# [Brief]
Your output must consist solely of the lines from the one containing "Is point 1138,149" through the end of the records, reproduced exactly.

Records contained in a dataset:

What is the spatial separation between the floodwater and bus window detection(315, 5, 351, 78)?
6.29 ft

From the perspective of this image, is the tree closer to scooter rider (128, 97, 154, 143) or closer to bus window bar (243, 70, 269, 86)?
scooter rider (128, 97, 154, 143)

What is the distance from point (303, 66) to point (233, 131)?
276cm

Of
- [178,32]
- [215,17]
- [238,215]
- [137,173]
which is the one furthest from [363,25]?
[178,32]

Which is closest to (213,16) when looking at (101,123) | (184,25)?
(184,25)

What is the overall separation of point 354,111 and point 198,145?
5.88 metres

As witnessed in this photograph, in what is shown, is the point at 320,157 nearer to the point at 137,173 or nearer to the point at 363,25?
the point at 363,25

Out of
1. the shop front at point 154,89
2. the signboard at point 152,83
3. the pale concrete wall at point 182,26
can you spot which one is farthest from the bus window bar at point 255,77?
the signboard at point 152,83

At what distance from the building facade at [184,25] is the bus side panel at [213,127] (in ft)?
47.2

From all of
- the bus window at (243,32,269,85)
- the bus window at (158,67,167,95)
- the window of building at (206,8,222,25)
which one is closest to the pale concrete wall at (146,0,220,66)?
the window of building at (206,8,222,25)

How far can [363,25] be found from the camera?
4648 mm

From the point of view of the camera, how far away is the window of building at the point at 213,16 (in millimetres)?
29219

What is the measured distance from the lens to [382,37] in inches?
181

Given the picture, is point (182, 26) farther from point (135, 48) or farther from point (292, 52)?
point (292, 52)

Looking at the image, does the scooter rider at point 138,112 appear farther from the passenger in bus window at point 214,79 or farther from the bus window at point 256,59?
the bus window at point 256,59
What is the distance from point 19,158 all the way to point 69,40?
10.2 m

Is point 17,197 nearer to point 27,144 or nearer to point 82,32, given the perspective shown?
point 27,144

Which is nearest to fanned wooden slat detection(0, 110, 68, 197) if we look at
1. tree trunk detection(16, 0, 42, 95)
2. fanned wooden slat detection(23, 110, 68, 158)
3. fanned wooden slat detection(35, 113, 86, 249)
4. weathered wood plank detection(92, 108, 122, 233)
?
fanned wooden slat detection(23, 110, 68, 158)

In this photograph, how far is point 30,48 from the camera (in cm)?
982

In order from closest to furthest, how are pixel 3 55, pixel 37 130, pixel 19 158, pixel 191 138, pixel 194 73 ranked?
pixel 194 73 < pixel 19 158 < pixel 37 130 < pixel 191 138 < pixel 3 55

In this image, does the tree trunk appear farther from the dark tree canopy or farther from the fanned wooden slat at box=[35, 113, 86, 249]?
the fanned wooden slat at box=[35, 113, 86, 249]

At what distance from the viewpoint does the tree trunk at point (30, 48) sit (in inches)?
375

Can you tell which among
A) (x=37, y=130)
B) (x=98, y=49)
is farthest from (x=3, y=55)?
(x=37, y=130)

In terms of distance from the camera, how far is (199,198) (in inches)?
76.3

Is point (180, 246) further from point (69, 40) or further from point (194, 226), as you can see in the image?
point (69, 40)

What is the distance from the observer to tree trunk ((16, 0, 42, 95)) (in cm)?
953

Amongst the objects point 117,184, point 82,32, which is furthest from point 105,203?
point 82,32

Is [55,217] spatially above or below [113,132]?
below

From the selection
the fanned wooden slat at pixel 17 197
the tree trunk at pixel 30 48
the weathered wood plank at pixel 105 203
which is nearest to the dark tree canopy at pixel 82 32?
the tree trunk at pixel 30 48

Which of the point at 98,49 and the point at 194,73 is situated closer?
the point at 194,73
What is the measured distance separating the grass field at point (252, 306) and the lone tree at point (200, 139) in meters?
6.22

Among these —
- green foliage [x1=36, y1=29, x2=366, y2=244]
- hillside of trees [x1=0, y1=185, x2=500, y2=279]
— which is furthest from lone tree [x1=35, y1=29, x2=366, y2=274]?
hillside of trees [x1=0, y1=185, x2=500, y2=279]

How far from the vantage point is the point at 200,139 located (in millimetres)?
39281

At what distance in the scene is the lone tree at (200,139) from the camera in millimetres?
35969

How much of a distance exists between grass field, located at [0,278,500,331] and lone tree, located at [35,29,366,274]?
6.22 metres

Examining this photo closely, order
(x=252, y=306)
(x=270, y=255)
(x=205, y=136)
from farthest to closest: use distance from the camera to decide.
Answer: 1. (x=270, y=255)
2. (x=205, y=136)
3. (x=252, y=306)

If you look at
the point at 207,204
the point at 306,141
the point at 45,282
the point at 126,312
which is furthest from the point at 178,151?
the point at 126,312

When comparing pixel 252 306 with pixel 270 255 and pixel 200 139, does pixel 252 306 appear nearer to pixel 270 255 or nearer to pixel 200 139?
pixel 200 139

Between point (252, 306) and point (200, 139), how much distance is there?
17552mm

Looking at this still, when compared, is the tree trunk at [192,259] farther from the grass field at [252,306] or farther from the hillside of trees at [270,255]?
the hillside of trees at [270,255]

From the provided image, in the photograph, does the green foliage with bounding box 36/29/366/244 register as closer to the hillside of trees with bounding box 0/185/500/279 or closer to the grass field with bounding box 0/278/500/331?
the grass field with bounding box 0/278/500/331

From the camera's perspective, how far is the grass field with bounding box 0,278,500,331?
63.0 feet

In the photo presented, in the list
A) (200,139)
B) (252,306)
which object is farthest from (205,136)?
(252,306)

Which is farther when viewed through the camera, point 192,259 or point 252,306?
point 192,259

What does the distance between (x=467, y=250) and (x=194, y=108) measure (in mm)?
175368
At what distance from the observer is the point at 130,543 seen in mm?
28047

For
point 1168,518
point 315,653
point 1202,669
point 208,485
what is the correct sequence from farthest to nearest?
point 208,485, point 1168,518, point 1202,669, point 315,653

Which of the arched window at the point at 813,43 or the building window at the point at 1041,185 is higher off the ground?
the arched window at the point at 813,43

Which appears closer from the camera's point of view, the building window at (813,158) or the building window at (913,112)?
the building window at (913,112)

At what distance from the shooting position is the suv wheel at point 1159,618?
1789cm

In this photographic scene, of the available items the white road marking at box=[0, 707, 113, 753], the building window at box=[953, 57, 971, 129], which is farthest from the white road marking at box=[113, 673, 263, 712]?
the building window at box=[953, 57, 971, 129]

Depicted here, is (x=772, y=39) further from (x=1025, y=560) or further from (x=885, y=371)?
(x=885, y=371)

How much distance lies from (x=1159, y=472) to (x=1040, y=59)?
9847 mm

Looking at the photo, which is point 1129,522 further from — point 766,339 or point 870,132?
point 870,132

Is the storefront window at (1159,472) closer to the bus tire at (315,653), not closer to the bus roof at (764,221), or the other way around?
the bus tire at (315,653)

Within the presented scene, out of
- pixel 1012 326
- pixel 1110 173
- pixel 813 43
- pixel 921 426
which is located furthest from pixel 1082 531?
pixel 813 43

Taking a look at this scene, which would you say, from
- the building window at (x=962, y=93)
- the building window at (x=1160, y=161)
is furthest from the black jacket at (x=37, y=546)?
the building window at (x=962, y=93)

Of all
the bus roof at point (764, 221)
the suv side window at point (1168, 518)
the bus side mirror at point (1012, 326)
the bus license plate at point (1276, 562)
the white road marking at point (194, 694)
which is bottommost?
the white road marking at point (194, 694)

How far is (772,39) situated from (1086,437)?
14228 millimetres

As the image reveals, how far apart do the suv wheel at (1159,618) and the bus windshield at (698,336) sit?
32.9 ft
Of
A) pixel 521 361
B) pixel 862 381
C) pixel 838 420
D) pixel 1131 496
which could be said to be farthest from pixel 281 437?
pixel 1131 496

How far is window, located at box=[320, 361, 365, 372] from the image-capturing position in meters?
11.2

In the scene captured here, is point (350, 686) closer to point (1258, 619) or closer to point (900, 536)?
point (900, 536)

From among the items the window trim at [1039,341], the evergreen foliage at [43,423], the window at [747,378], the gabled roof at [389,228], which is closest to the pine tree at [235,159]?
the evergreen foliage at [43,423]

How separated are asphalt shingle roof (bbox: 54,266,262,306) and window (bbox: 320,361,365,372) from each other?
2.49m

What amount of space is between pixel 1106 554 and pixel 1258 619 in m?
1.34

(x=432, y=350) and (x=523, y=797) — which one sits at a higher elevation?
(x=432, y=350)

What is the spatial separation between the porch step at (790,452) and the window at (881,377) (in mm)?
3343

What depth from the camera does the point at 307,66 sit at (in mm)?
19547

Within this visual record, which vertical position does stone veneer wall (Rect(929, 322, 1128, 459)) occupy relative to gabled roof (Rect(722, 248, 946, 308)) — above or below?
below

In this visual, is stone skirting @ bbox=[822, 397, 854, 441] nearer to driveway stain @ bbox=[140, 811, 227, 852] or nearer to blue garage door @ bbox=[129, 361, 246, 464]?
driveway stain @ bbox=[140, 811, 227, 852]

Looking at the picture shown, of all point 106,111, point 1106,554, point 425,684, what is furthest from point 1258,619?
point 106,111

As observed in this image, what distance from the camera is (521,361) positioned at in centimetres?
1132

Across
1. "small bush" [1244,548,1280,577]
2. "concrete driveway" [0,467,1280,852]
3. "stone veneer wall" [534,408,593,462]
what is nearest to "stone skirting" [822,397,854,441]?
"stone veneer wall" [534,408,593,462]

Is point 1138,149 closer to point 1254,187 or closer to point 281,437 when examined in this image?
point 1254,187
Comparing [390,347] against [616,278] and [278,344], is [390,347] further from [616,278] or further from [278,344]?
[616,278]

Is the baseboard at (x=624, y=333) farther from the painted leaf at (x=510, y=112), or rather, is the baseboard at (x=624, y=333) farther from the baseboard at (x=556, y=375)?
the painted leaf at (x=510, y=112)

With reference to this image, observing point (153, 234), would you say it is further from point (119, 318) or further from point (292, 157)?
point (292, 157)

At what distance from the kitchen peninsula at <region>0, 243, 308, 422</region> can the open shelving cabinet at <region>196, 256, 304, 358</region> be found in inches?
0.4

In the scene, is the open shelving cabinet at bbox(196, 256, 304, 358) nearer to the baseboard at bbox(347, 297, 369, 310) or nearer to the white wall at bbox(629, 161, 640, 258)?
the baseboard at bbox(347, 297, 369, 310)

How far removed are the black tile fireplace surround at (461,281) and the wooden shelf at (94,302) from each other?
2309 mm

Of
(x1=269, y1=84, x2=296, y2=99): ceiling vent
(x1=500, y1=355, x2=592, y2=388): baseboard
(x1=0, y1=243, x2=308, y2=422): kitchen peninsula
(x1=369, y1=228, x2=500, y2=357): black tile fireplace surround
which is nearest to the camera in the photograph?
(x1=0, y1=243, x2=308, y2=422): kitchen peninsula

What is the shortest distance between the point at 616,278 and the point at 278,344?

# [Task solution]
Is point 1138,149 closer to point 1254,187 or closer to point 281,437 when examined in this image?
point 1254,187
Comparing [390,347] against [616,278] and [278,344], is [390,347] further from [616,278] or further from [278,344]?
[616,278]

Is the baseboard at (x=624, y=333) farther from the painted leaf at (x=510, y=112), or rather, is the baseboard at (x=624, y=333) farther from the baseboard at (x=556, y=375)?
the painted leaf at (x=510, y=112)

With reference to this image, observing point (153, 234), would you say it is further from point (119, 318) or further from point (292, 157)?
point (292, 157)

At what distance from the kitchen peninsula at <region>0, 243, 308, 422</region> can the open shelving cabinet at <region>196, 256, 304, 358</region> be found in inches?
0.4

In the scene, is the open shelving cabinet at bbox(196, 256, 304, 358) nearer to the baseboard at bbox(347, 297, 369, 310) or nearer to the white wall at bbox(629, 161, 640, 258)?
the baseboard at bbox(347, 297, 369, 310)

How far removed are the black tile fireplace surround at (461,281) and the wooden shelf at (94,302) from each other?
2309 mm

Of
(x1=269, y1=84, x2=296, y2=99): ceiling vent
(x1=500, y1=355, x2=592, y2=388): baseboard
(x1=0, y1=243, x2=308, y2=422): kitchen peninsula
(x1=369, y1=228, x2=500, y2=357): black tile fireplace surround
which is nearest to the camera in the photograph?
(x1=0, y1=243, x2=308, y2=422): kitchen peninsula

What is the shortest distance between the point at 616,278 and the point at 278,344?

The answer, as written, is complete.